11/05/2021
O direito de visitas, resumidamente, é o direito da pessoa que não possui a guarda do filho, visitá-lo de acordo com o estipulado entre os genitores, ou por decisão judicial.
Muitas pessoas tem a visão de que existe uma regra para as visitas, mas isso não existe.
O legislador, busca, no espírito da lei, fazer com que as partes sempre entrem em acordo pensando na melhor convivência com o filho.
Contudo, sabemos que isso não acontece na maioria dos casos. Muitos pais terminam seus relacionamentos e por não saberem lidar com suas emoções acabam utilizando a criança com a finalidade de afetar o outro.

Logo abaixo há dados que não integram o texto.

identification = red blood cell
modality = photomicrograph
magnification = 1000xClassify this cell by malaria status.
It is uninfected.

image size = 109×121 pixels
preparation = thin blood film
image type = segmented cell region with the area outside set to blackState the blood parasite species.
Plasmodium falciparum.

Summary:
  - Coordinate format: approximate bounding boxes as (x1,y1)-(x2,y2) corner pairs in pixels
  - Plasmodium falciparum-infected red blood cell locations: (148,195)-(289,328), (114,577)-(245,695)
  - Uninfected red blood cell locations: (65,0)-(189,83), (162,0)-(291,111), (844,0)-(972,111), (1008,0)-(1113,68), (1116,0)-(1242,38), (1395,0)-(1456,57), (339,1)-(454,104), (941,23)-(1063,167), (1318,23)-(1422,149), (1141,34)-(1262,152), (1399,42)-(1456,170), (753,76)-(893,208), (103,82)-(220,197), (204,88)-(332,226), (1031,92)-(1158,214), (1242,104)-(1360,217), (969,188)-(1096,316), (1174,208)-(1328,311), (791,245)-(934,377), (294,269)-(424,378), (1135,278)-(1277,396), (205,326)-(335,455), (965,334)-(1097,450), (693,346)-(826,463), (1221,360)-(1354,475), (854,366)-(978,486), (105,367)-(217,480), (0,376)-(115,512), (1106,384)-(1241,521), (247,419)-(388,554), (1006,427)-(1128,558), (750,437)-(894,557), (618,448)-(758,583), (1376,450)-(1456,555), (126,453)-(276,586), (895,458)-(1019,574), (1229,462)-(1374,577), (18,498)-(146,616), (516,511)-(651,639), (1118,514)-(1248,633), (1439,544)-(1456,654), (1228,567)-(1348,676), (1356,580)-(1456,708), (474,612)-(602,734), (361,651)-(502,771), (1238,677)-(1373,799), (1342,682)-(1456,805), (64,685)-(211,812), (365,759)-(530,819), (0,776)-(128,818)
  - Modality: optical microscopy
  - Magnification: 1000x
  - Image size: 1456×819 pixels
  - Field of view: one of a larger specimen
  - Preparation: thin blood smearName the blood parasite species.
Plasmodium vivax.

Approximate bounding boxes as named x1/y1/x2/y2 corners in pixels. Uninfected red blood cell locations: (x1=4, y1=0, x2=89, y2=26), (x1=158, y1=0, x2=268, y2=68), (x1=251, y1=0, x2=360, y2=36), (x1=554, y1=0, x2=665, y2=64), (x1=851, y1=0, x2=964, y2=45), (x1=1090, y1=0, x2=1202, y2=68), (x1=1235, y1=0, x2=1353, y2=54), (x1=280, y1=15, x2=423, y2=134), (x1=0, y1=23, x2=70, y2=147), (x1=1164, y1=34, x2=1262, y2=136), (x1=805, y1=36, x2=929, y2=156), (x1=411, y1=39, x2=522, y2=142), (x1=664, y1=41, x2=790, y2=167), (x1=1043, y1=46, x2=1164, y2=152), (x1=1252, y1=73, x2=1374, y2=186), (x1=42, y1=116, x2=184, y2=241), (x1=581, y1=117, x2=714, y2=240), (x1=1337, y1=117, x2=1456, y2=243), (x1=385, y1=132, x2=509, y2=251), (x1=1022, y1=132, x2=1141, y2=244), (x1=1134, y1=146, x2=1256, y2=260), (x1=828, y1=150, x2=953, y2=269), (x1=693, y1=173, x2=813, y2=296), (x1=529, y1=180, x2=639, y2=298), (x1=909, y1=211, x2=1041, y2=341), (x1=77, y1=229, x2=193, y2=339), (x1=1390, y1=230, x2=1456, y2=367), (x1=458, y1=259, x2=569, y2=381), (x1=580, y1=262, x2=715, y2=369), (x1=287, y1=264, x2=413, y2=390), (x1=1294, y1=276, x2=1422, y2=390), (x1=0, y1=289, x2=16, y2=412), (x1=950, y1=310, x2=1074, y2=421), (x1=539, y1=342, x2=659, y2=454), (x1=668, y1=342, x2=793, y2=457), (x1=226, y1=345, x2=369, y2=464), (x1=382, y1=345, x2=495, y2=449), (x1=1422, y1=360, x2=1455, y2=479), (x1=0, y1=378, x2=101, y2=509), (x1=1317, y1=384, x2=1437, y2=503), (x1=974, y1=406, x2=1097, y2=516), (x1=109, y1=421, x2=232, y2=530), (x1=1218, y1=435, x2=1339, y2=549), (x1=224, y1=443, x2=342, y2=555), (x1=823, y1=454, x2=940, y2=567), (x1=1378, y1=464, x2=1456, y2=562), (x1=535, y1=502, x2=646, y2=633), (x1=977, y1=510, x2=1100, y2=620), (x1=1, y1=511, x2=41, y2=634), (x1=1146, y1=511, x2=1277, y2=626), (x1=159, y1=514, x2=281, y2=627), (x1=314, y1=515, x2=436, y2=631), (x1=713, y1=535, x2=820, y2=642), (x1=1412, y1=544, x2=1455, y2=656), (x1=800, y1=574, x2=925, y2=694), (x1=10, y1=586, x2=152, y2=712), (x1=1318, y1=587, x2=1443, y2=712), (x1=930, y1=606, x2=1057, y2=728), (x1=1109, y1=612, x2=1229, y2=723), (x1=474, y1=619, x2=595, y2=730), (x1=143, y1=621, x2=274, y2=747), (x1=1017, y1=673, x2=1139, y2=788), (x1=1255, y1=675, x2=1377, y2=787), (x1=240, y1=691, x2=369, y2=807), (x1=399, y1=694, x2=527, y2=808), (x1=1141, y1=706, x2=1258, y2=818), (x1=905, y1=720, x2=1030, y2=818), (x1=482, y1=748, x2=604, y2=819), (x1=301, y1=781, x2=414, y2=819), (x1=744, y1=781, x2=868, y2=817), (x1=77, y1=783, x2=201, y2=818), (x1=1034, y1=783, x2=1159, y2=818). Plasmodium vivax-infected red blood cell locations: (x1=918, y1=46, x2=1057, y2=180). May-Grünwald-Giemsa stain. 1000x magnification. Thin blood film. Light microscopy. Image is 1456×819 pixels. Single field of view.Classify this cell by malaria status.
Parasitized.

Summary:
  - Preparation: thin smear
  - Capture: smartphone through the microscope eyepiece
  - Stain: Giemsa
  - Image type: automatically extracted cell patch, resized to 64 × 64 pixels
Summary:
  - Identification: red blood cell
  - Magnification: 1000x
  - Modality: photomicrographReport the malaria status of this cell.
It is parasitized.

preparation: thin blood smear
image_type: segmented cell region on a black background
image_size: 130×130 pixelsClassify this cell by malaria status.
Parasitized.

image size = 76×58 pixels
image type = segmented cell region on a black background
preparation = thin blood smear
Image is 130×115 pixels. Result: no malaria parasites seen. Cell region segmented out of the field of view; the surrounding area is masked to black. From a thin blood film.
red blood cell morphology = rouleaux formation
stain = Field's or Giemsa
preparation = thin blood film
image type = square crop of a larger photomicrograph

Para esses casos, o judiciário vem para dirimir essas questões
É muito comum, nos fóruns do país, juizes aplicando direito de visitas a cada 15 dias, julgo ser a forma mais justa para esses casos,visto que se torna proporcional e o menor pode conviver com ambos os genitores, propiciando um crescimento mais saudável.
Previsão legal:
Constituição Federal - "Art. 227: É dever da família, da sociedade e do Estado assegurar à criança, ao adolescente e ao jovem, com absoluta prioridade, o direito à vida, à saúde, à alimentação, à educação, ao lazer, à profissionalização, à cultura, à dignidade, ao respeito, à liberdade e à convivência familiar e comunitária, além de colocá-los a salvo de toda forma de negligência, discriminação, exploração, violência, crueldade e opressão."
Código Civil - "Art. 1.589: O pai ou a mãe, em cuja guarda não estejam os filhos, poderá visitá-los e tê-los em sua companhia, segundo o que acordar com o outro cônjuge, ou for fixado pelo juiz, bem como fiscalizar sua manutenção e educação."
Estatuto da Criança e do Adolescente - "Art. 19. É direito da criança e do adolescente ser criado e educado no seio de sua família e, excepcionalmente, em família substituta, assegurada a convivência familiar e comunitária, em ambiente que garanta seu desenvolvimento integral.”